──────── Document extract
The Obscure Streetwalker Strangler
Trial and Verdict
Kanatzar chose to prosecute Gilyard for seven of the murdersall from the deadly spree of 1986-87. The victims were Ann Barnes, Catherine Barry, Kellie Ford, Carmeline Hibbs, Sheila Ingold, Naomi Kelly and Angela Mayhew. DNA from semen evidence linked Gilyard to six of the seven women, and a hair provided the evidence in the murder of Mayhew.
It was a business-like proceeding, as trials without a jury often are.
Gilyard, who seemed a shrunken shadow of the burly man he was when arrested, betrayed no emotion in court, even as Kanatzar delivered the damning DNA evidence that each of the women died shortly after having sex with the defendant.
Defense attorney Thomas Jacquinot argued that Gilyard, who admitted to being a frequent customer of prostitutes, could have been a foil for a murderer who came along after he had sex with the women. But during closing arguments, Kanatzar countered, "The odds of some unknown person shadowing the defendant and killing those women immediately after he had sex with them defies logic."
────────────────
──────── Source data
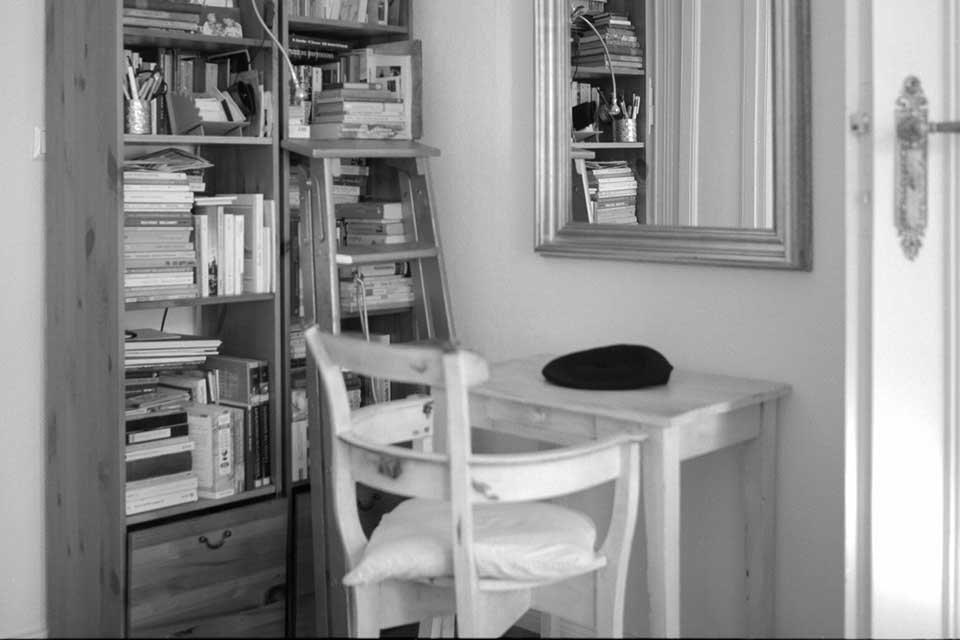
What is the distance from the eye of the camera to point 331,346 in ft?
7.88

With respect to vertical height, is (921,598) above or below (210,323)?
below

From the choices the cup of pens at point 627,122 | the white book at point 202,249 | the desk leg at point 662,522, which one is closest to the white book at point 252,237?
the white book at point 202,249

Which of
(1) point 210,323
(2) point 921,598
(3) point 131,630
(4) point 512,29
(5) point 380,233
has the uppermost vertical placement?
(4) point 512,29

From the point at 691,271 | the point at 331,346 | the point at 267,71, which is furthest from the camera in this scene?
the point at 267,71

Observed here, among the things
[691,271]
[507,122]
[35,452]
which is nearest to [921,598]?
[691,271]

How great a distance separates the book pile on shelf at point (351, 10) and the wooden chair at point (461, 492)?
130 centimetres

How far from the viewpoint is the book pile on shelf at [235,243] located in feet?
10.8

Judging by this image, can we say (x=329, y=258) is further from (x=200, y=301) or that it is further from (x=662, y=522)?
(x=662, y=522)

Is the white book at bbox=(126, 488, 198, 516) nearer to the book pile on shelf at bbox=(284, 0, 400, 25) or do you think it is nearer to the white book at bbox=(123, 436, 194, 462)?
the white book at bbox=(123, 436, 194, 462)

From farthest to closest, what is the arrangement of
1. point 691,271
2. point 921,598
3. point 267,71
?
point 267,71 < point 691,271 < point 921,598

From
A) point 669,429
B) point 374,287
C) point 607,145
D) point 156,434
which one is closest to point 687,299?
point 607,145

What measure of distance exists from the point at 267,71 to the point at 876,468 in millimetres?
1820

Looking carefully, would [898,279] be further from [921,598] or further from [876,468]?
[921,598]

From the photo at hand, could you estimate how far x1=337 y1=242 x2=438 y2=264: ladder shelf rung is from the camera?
10.9ft
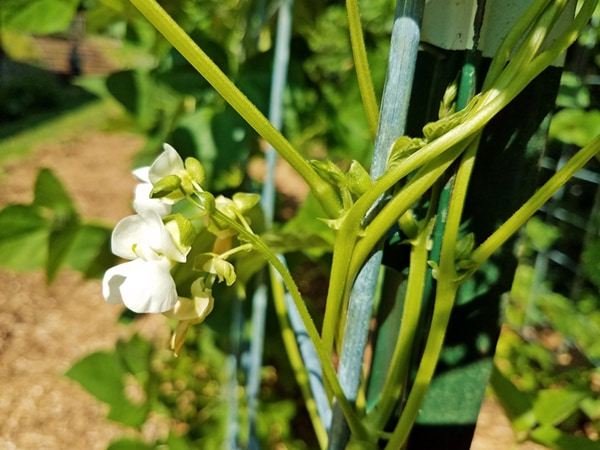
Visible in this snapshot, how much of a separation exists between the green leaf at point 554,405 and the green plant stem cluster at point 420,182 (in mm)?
209

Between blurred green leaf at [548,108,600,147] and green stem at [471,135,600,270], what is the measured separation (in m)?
0.38

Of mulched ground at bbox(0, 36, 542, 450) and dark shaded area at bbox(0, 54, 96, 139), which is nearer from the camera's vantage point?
mulched ground at bbox(0, 36, 542, 450)

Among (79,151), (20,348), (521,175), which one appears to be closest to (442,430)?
(521,175)

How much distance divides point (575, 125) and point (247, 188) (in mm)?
383

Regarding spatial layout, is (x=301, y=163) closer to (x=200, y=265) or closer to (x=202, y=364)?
(x=200, y=265)

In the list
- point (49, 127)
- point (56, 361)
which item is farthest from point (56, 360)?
point (49, 127)

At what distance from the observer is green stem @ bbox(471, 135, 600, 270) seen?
0.81 ft

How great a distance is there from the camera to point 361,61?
0.27 meters

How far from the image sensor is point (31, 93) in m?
5.52

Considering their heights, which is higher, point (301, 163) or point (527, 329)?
point (301, 163)

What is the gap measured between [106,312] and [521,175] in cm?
170

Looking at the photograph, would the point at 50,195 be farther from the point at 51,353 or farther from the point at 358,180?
the point at 51,353

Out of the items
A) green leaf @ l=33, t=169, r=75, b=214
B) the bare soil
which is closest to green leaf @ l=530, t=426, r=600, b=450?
green leaf @ l=33, t=169, r=75, b=214

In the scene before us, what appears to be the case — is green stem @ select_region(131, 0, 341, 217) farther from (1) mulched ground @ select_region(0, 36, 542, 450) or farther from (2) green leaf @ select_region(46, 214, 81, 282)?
(1) mulched ground @ select_region(0, 36, 542, 450)
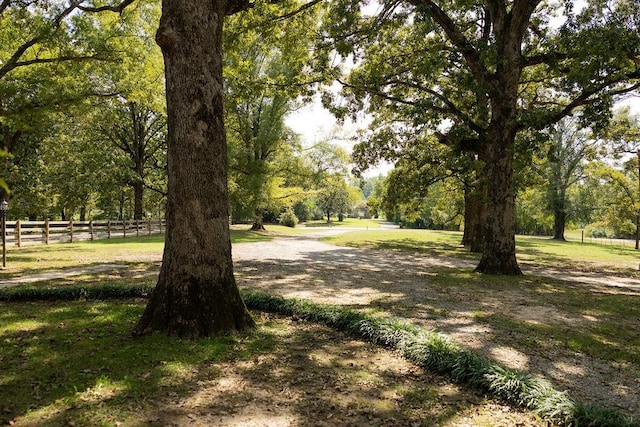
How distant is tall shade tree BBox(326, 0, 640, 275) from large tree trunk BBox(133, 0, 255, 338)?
7130 millimetres

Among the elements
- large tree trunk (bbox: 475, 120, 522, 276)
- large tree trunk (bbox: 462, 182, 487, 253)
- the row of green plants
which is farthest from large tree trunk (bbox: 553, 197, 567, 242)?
the row of green plants

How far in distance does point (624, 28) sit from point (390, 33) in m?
6.59

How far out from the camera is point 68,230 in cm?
2059

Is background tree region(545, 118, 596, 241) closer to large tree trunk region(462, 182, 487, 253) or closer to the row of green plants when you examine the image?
large tree trunk region(462, 182, 487, 253)

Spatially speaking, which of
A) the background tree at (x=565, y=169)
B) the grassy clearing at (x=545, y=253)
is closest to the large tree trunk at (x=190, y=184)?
the grassy clearing at (x=545, y=253)

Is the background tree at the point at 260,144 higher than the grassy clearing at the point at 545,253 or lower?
higher

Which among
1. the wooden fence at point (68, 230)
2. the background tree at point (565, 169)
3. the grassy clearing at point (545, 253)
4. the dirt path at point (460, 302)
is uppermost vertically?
the background tree at point (565, 169)

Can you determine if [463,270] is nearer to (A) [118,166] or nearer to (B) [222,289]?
(B) [222,289]

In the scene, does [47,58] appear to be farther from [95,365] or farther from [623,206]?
[623,206]

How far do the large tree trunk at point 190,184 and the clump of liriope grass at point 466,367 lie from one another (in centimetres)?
172

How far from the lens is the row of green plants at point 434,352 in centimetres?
310

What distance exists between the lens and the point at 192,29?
4727 millimetres

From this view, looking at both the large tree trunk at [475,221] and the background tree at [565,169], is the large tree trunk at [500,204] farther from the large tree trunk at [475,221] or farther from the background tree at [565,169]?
the background tree at [565,169]

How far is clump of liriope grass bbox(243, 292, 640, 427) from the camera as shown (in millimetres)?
3057
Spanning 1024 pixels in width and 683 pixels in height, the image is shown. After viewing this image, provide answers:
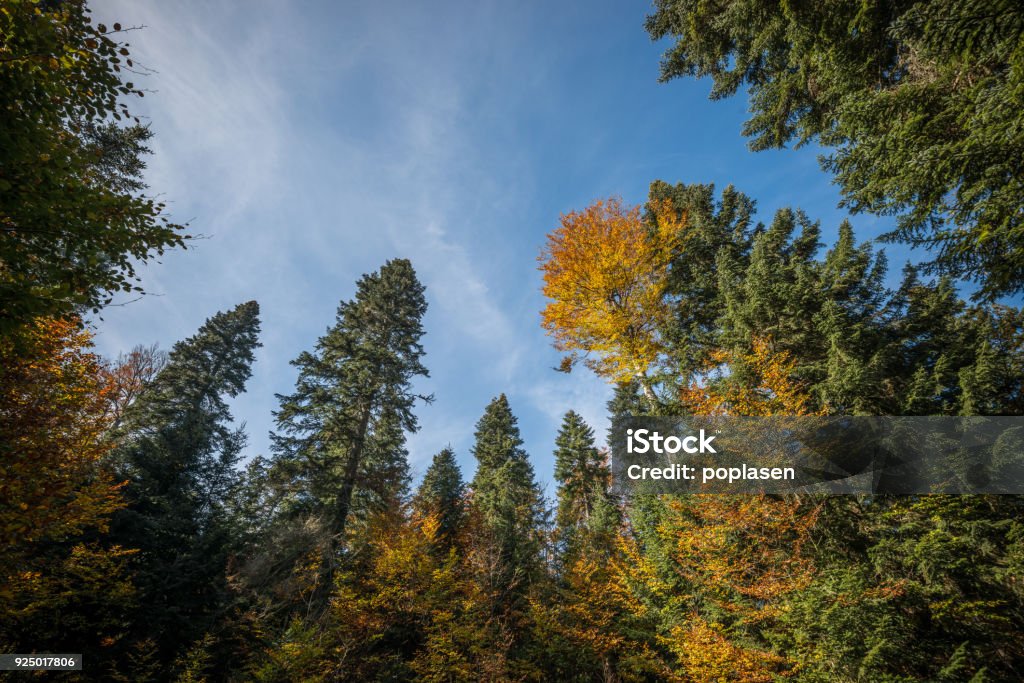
────────────────
Task instructions:
a: Answer these questions using the strangler case text:
(i) How many murders did Kanatzar choose to prosecute Gilyard for?
(ii) What evidence linked Gilyard to the murder of Angela Mayhew?
(iii) Who was Gilyard's defense attorney?
b: List every victim whose murder Gilyard was prosecuted for, as named in the strangler case text.
c: According to the strangler case text, why did Kanatzar reject the defense's suggestion that another person killed the women?

Answers for each item:
a:
(i) Seven.
(ii) A hair.
(iii) Thomas Jacquinot.

b: Ann Barnes, Catherine Barry, Kellie Ford, Carmeline Hibbs, Sheila Ingold, Naomi Kelly and Angela Mayhew.

c: Kanatzar argued that the odds of an unknown person shadowing the defendant and killing the women immediately after he had sex with them defied logic. The DNA evidence showed that each woman died shortly after having sex with Gilyard.